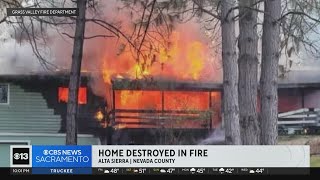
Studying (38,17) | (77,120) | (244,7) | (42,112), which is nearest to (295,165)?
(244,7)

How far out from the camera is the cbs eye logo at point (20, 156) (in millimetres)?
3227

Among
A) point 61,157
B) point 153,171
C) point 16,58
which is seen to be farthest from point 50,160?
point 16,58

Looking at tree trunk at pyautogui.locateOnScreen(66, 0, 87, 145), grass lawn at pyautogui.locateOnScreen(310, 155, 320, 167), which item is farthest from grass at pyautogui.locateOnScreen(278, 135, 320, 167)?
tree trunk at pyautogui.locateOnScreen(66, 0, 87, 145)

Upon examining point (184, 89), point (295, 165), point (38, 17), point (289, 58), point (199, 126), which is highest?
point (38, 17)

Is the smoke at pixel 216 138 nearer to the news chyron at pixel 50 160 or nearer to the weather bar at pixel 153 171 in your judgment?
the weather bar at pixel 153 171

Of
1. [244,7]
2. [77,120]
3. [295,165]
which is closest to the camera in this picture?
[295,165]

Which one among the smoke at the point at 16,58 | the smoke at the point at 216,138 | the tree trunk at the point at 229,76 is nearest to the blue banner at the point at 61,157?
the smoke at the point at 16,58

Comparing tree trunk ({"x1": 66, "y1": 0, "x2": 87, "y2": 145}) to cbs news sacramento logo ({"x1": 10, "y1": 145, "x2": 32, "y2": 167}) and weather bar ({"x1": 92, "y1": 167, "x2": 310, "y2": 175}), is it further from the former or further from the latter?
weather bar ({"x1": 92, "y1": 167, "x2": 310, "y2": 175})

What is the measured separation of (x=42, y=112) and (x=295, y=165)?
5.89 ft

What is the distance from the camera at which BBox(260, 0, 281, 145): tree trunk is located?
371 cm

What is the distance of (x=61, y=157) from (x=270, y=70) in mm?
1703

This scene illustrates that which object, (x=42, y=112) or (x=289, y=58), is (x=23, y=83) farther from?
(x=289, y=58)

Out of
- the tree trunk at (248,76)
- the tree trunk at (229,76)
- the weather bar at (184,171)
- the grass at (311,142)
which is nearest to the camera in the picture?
- - - - - - -
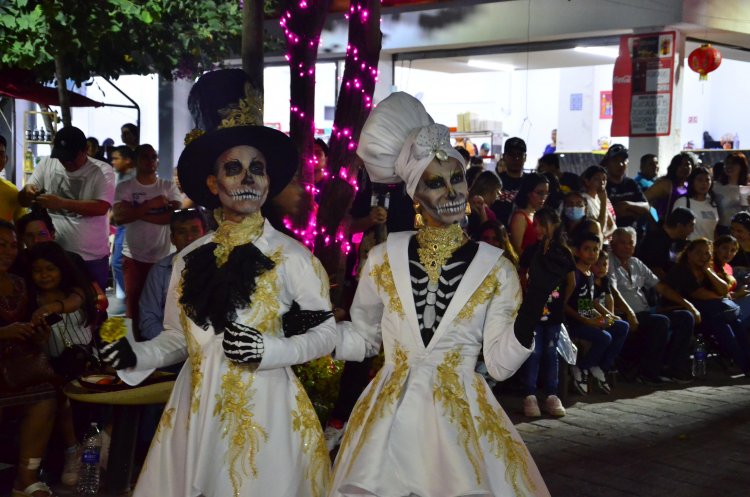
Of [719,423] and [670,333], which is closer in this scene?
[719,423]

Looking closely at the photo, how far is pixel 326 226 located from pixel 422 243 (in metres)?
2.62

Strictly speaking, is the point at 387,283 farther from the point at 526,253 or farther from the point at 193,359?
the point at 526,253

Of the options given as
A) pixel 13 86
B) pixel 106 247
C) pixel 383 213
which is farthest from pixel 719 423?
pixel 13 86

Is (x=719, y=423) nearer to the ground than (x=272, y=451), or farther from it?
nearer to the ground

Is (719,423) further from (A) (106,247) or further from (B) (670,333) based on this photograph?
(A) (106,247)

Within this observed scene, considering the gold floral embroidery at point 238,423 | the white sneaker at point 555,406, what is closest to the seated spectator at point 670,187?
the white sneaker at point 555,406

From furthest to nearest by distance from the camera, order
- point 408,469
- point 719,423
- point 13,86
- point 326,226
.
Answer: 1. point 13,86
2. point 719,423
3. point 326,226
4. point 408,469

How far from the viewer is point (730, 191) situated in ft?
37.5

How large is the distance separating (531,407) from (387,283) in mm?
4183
- - - - - - -
* **Задание**
Приведите целиком каждую строку выше, в которой встречается слово «Looking».

* **Ответ ниже**
Looking at tree trunk at pyautogui.locateOnScreen(66, 0, 87, 145), grass lawn at pyautogui.locateOnScreen(310, 155, 320, 167), which item is farthest from grass at pyautogui.locateOnScreen(278, 135, 320, 167)?
Looking closely at the photo, how far is pixel 326 226 located from pixel 422 243 (in metres)?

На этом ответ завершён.